TLS with CloudFlare is an interesting problem, particularly when combined with domain validation and Automatic HTTPS. You have DNS validation, though, so setting your site in CloudFlare to Full or Full (strict) SSL in the Crypto section should rectify the usual issues, if that’s the case.

Specifically, any client that:

  1. Sends a request to your server for a location that you have configured Caddy to:
    a. Proxy to Odoo, and;
    b. Forward the CF-Connecting-IP header in place of the remote placeholder, AND;
  2. Does not actually supply a CF-Connecting-IP header (so, anyone other than CloudFlare themselves)

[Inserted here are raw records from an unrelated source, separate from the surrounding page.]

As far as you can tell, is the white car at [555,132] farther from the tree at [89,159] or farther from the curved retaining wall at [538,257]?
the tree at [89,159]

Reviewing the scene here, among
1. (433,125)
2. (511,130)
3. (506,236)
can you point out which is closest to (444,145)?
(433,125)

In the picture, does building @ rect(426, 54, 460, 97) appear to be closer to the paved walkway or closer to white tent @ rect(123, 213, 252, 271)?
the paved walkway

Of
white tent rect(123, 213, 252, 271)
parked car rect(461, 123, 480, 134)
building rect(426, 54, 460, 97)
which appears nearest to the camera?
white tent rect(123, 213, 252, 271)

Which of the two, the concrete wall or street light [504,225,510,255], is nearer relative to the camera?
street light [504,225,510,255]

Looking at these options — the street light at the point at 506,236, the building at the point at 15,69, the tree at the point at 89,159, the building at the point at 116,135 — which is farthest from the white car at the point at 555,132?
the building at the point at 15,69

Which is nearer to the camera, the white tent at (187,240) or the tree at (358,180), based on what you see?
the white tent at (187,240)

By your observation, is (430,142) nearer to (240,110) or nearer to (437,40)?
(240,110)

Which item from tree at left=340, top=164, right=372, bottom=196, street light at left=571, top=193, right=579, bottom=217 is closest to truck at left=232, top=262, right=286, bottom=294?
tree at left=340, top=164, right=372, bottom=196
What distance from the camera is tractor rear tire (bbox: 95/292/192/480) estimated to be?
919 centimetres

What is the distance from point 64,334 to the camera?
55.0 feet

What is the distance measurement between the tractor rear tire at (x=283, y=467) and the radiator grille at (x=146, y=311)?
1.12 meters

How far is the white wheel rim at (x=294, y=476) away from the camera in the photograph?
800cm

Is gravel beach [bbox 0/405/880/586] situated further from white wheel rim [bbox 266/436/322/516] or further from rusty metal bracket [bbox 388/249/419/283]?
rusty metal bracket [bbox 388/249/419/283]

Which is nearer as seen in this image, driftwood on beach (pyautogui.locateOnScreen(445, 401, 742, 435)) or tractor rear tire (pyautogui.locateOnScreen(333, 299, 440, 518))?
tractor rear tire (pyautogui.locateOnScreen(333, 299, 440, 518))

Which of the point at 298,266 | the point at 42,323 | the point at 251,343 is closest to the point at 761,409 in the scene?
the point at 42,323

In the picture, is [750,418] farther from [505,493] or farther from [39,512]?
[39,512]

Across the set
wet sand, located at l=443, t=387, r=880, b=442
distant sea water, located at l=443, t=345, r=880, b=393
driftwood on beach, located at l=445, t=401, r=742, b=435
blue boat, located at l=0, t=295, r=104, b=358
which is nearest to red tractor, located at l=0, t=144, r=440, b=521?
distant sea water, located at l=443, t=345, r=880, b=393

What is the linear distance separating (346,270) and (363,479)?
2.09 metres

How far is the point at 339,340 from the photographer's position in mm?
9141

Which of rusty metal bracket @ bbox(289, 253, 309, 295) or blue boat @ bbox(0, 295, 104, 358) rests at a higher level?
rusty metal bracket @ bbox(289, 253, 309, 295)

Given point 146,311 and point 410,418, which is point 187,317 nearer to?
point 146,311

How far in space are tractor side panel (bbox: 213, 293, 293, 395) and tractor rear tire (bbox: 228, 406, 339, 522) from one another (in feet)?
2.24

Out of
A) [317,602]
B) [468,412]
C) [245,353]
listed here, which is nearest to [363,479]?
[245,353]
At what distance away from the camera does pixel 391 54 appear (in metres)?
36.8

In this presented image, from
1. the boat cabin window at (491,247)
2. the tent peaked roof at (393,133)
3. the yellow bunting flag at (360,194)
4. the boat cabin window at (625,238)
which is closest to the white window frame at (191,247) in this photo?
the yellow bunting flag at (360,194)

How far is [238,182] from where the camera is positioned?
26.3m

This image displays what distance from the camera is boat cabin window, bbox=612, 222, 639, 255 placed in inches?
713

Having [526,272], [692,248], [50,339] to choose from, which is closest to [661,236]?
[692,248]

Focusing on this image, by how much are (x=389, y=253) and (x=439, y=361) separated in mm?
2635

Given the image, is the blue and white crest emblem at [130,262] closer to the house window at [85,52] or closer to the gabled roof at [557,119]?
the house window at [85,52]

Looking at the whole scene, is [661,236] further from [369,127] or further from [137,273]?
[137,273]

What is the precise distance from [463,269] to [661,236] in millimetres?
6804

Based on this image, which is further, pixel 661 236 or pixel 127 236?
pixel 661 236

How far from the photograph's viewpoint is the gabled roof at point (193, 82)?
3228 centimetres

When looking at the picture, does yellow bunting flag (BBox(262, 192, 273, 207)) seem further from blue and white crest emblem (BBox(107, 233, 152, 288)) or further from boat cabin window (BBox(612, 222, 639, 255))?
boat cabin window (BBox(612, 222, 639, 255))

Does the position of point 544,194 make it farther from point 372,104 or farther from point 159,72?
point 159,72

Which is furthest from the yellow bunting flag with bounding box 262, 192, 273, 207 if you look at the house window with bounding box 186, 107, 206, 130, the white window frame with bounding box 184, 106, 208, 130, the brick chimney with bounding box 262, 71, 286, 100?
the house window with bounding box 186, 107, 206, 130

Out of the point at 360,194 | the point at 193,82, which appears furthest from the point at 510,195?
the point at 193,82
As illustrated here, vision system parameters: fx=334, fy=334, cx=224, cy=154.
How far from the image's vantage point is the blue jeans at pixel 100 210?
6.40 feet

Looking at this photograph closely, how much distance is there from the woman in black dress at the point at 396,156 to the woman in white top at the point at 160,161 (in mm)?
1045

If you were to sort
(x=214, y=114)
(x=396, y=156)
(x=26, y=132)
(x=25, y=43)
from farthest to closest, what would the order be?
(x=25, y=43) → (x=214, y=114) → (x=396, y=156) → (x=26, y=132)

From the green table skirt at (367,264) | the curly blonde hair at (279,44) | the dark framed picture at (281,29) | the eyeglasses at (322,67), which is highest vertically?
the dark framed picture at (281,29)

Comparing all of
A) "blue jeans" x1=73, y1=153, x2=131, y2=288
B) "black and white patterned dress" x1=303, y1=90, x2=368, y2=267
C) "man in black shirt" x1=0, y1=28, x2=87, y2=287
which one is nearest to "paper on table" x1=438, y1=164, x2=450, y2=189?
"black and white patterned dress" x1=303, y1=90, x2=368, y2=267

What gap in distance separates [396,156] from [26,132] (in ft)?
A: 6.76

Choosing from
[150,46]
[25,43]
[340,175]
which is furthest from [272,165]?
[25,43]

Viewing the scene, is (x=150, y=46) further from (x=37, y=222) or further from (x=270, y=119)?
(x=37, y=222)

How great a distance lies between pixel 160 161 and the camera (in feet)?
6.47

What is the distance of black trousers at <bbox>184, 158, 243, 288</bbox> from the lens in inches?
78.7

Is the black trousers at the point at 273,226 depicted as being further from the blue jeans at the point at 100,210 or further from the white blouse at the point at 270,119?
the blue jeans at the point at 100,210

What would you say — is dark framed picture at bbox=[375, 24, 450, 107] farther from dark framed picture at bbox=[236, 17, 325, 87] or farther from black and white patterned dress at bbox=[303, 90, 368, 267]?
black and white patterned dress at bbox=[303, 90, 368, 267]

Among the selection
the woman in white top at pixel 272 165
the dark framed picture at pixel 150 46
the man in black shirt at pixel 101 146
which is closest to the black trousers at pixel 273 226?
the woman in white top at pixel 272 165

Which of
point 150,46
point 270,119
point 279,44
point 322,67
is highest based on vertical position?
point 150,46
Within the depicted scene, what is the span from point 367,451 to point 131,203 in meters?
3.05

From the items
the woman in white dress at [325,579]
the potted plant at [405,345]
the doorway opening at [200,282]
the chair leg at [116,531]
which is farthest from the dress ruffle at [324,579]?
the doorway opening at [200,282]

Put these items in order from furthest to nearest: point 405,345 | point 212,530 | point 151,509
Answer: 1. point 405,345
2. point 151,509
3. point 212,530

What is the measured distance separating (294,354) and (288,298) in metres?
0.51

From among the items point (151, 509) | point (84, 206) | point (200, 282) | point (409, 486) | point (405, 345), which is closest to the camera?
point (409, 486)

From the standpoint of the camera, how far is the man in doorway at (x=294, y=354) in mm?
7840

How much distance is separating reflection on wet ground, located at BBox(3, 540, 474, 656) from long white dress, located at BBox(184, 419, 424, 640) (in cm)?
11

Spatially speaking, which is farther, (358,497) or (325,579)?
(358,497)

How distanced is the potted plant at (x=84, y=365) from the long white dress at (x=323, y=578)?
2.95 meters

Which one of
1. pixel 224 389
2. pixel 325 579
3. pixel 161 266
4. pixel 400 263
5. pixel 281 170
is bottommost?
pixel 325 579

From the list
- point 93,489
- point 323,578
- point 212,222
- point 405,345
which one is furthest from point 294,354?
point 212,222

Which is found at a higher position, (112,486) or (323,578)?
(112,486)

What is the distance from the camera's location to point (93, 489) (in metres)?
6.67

will leave Odoo with an empty X-Forwarded-For header, which may have strange results with IP workarounds enabled. This might happen if you “grey-cloud” the A record for (www.)gastrosoftware.ch in CloudFlare and begin sending clients directly to the origin, or if someone manually requests that address from your server. With everything correctly configured, it is still possible, but shouldn’t happen.

I have to admit I don’t know all the implications of the realip middleware since I don’t need it for any of my sites (I completely forgot it existed, actually :sweat:). From its description, it might actually make the header_upstream subdirective unnecessary. If it does, it’s a better idea not to bother with using CF-Connecting-IP.